(WORK ORDER):
When you retype the listing, keep every word exactly as it appears.
____________________
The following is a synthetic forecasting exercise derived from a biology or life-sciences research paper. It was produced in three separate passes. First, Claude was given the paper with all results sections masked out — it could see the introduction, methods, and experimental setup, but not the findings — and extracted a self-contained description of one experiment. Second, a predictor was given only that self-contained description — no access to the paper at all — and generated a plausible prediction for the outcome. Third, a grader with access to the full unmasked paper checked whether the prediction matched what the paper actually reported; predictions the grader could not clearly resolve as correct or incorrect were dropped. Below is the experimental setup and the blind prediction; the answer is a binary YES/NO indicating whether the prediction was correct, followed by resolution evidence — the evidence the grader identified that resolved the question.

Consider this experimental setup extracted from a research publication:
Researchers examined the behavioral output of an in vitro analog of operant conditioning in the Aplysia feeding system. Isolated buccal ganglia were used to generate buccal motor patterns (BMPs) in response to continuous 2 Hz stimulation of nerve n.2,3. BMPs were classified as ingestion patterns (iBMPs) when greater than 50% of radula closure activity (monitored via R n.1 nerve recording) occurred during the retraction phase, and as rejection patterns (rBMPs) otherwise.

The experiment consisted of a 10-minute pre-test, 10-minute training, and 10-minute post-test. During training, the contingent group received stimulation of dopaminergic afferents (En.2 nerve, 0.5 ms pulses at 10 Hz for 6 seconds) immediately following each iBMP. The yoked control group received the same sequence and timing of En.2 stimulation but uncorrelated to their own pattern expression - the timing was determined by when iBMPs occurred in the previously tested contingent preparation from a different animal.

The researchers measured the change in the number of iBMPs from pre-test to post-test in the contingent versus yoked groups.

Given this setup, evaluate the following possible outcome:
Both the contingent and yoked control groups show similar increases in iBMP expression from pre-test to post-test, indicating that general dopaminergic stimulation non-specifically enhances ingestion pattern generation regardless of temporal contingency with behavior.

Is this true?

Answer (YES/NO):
____________________
(FINISHED EXERCISE):
The following is a synthetic forecasting exercise derived from a biology or life-sciences research paper. It was produced in three separate passes. First, Claude was given the paper with all results sections masked out — it could see the introduction, methods, and experimental setup, but not the findings — and extracted a self-contained description of one experiment. Second, a predictor was given only that self-contained description — no access to the paper at all — and generated a plausible prediction for the outcome. Third, a grader with access to the full unmasked paper checked whether the prediction matched what the paper actually reported; predictions the grader could not clearly resolve as correct or incorrect were dropped. Below is the experimental setup and the blind prediction; the answer is a binary YES/NO indicating whether the prediction was correct, followed by resolution evidence — the evidence the grader identified that resolved the question.

Consider this experimental setup extracted from a research publication:
Researchers examined the behavioral output of an in vitro analog of operant conditioning in the Aplysia feeding system. Isolated buccal ganglia were used to generate buccal motor patterns (BMPs) in response to continuous 2 Hz stimulation of nerve n.2,3. BMPs were classified as ingestion patterns (iBMPs) when greater than 50% of radula closure activity (monitored via R n.1 nerve recording) occurred during the retraction phase, and as rejection patterns (rBMPs) otherwise.

The experiment consisted of a 10-minute pre-test, 10-minute training, and 10-minute post-test. During training, the contingent group received stimulation of dopaminergic afferents (En.2 nerve, 0.5 ms pulses at 10 Hz for 6 seconds) immediately following each iBMP. The yoked control group received the same sequence and timing of En.2 stimulation but uncorrelated to their own pattern expression - the timing was determined by when iBMPs occurred in the previously tested contingent preparation from a different animal.

The researchers measured the change in the number of iBMPs from pre-test to post-test in the contingent versus yoked groups.

Given this setup, evaluate the following possible outcome:
Both the contingent and yoked control groups show similar increases in iBMP expression from pre-test to post-test, indicating that general dopaminergic stimulation non-specifically enhances ingestion pattern generation regardless of temporal contingency with behavior.

Is this true?

Answer (YES/NO):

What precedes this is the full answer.